Я в весеннем лесу пил березовый сок,
С ненаглядной певуньей в стогу ночевал.
Евгений Агранович
Дейнека прочно связан с вольготным пионерским детством. При взгляде на его колыханные белоснежные полотна душа приподнимается, легкие становятся еще легче, а ноги хотят нестись вдоль березовой аллеи до самой границы лагеря. Если уложить воспоминания о пионерском лагере в рамки одной картины, это будет путевка городского совета профсоюзов: изумрудный речной берег с румяным пионером, горном и волнующим — дейнековским — разольем.
Первое осознанное знакомство с ним — школьное. «Будущих летчиков» показывали где-то между рыловским «В голубом просторе» и «Всюду жизнь» Ярошенко. «Летчики» запоминаются лучше — столь сильно подростковое возмущение: почему двое без трусов? (Схожая досада возникала при просмотре ню-сцены в крапиве из «Добро пожаловать»). Как и многие картины Дейнеки, «Летчики» заставляет щуриться: сквозь застывшие облачка бьет, отражаясь от мраморной набережной, июльское солнце. Таковы и «Юность», и «Вратарь», и «Никитка». Даже «Оборона Севастополя», несмотря на войну, слепит, как альпийский курорт. (Кстати, центральная фигура лихого блондина со связкой гранат, похоже, была отрепетирована художником еще в 1935-м, когда он рисовал бейсболиста).
«Раздолье» Дейнека рисовал уже будучи зрелым мастером — в сорок пять. Вглядитесь в эту картину, и вы увидите: сама мужская зрелость водит кистью по полотну, внимательно повторяя ложбины и холмики средней полосы. Легкие маечки, вздернутые груди, не знающие нижнего белья, солнечными зайчиками скачущие из стороны в сторону… Маэстро не слишком старается упрятать свои помыслы от зрителя. Потрепанная шершавая ель, склоняющая покорную березку. Облака в виде бородатого Джинна — только успевай исполнять желания. Наконец, стога сена, в разгар лета (за два месяца до покоса!) призванные отобразить единственно идейное занятие, которому на Руси принято предаваться с прыткой розовобедрой селянкой. Стогов, кстати, четыре. Случайно ли?

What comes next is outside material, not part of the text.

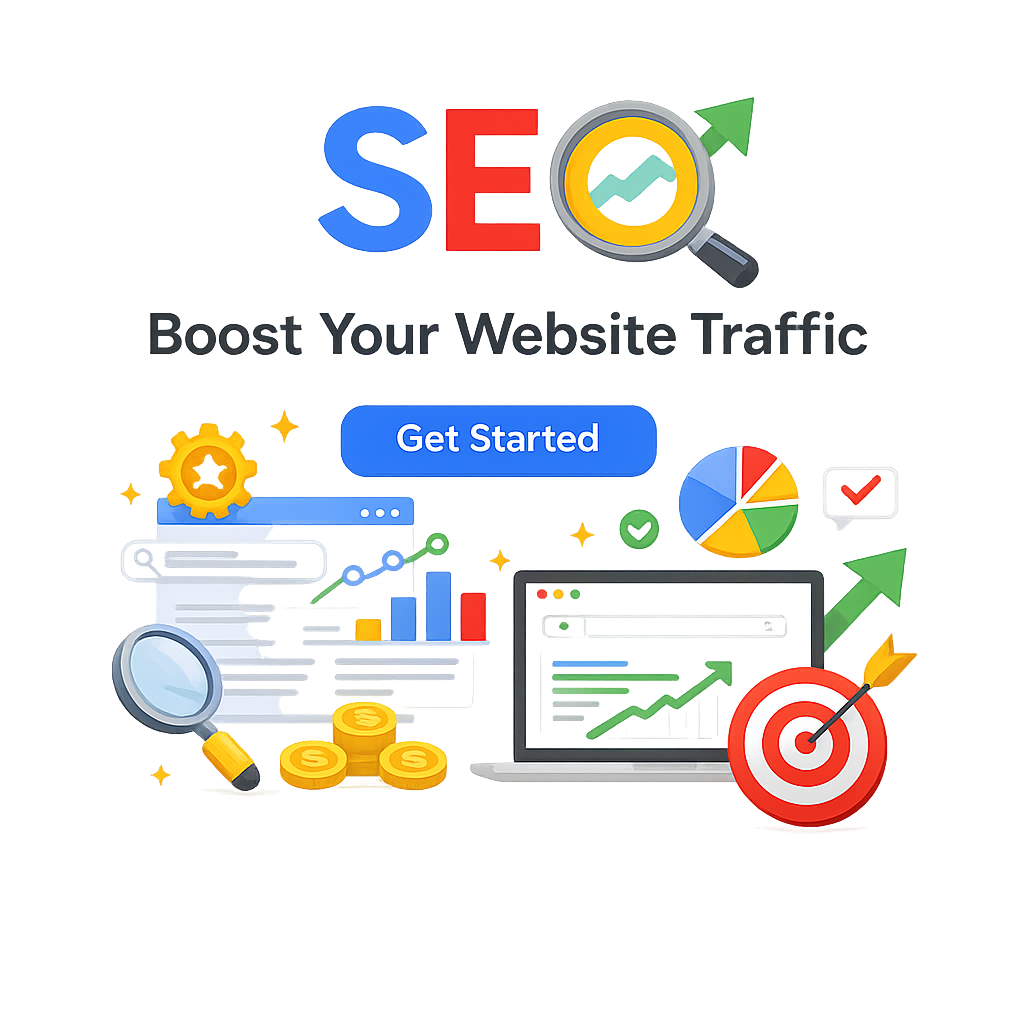 Social Media Marketing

Обратим, если вы вдруг этого еще не сделали, взоры на бегуний. Девять женских фигур, только-только выскочивших из речной пены, живописуют эволюцию советской женщины. Центральная фигура — девушка в белом. На фоне восьмерых стриженных, она единственная бежит, обмахиваясь пшеничными косами. Бежит по-девичьи, вращая бедрами и отводя руки в стороны. Она делит своих подруг на две равные половины. Слева, на склоне — девочки. Они карабкаются вверх, смеясь и стегаясь полотенцами. Их лица безмятежны, а фигуры лишены анатомических подробностей — не доросли. Они даже не отбрасывают тени — их солнце еще в зените. (К слову о Зените. Вероятно, часть бегуний представляют спортивные общества: спартачки, торпедовки — среди них нет лишь представительниц Динамо: динамщиц в стране, давшей миру теорию стакана воды, быть не может).
Зато справа — зрелые женщины. Они уже совершили свое восхождение. Их груди все также высоки, но лица сознательнее, а поступь тверже. Они знают, куда и зачем бегут. К светлому будущему, отвечает за них автор. Именно для этой ретивой четверки заботливо приготовлены стога у края картины.
Сорок пять — тот самый возраст, когда все чаще останавливаешь взгляд на Девушке, но на сеновале пока ждешь Женщину. Да прибудет с тобой сила, Александр Александрович!